Transportation Industry
New year. New deck. New deal
Railway Age, Jan, 2004 by Anthony Kruglinski
The older this writer gets--I'm 56--the more I'm amazed at how dramatically and quickly the financial markets that support our industry evolve. This is particularly true in equipment finance. Of course, some of what we face in financing rail equipment merely mirrors what's going in other financial markets. When long-term, fixed-rate mortgages are cheap, it's not surprising that long term, fixed-rate equipment finance is, too.

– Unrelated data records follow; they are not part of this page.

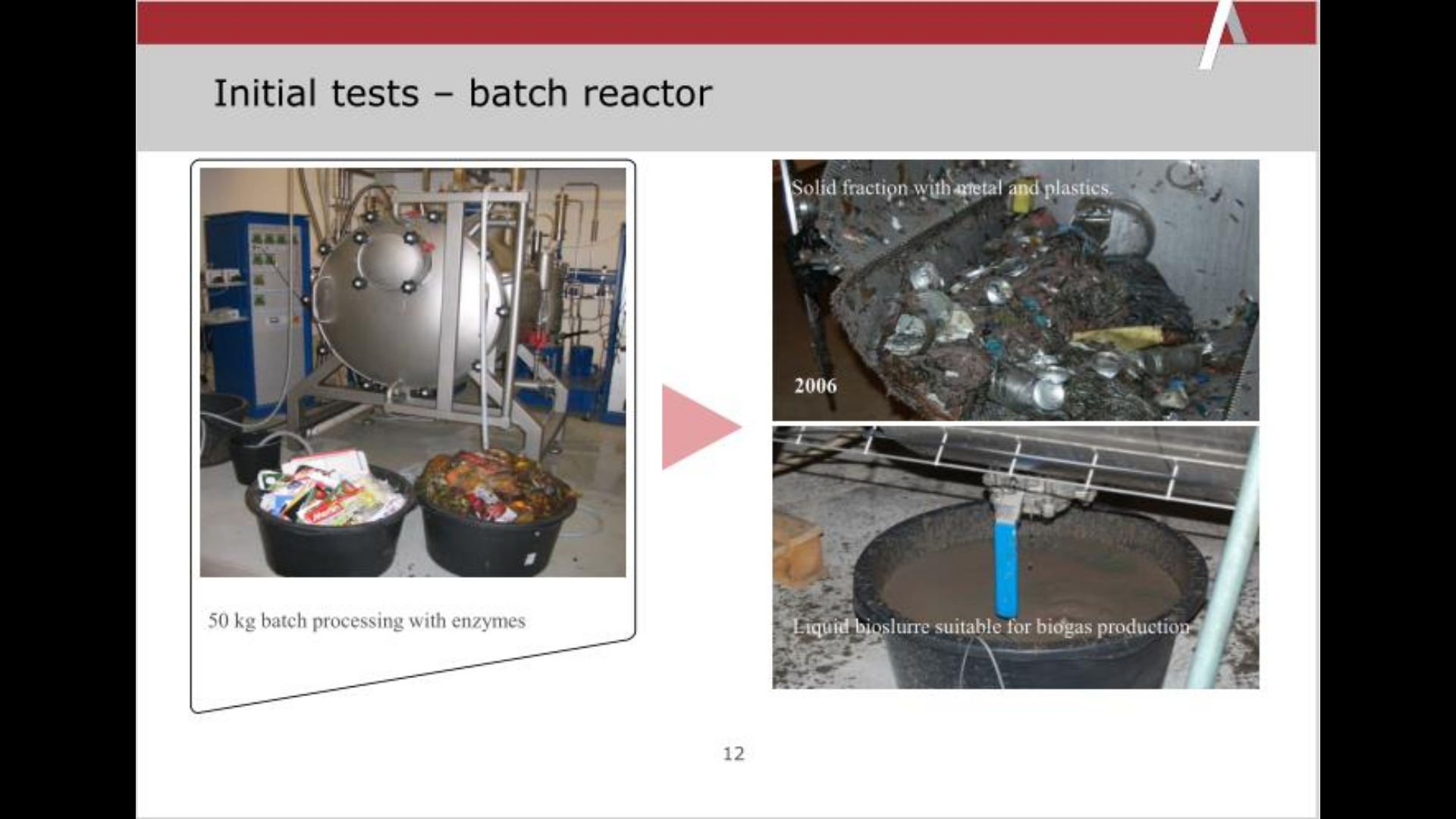 Initial tests – batch reactor

50 kg batch processing with enzymes

Solid fraction with metal and plastics.

2006

Liquid bioslurre suitable for biogas production

12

But you don't have to look far beneath the rail equipment finance market's surface to find a much more complex and difficult-to-navigate maze of conflicting requirements, interests, and needs. Put another way, the next time you ask your finance professional about the market for financing (debt or leasing) new or used locomotives or cars, he or she will be apt to describe a Byzantine series of factors that are likely to impact the deal you're contemplating. Here's what you may hear:
The overall market for equipment finance is evolving almost daily. A number of tax-affected finance lessors have dropped our of the market due to losses on airplanes and in other soft industries. Others are out because unrelated losses have changed their tax profiles so that they no longer have the appetite for the leasing deals they once had. Then there are mergers, which have eliminated market players. Acquisitions and mergers also have kicked the stuffing out of the very rarefied market of fixed-rate, long-term equipment lenders to the industry.
With this narrow field in view, you have to take into consideration the additional limits that the teams playing have. For instance, the huge appetite that the Class I railroads had for finance (both equipment finance and term loans and credit facilities) in the 90s led to a situation in which the remaining rail equipment finance players are bumping up against the "name" or exposure limits they have put institutionally on various railroads. What do I mean? An otherwise creditworthy railroad may have trouble interesting a major funder in its next deal only because the funder did the last one (and, perhaps, the one before that). And since long-term equipment financing transactions--particularly the tax-affected ones are difficult or impossible to "participate" with other financial institutions once they're closed, there aren't usually easy solutions to these exposure issues.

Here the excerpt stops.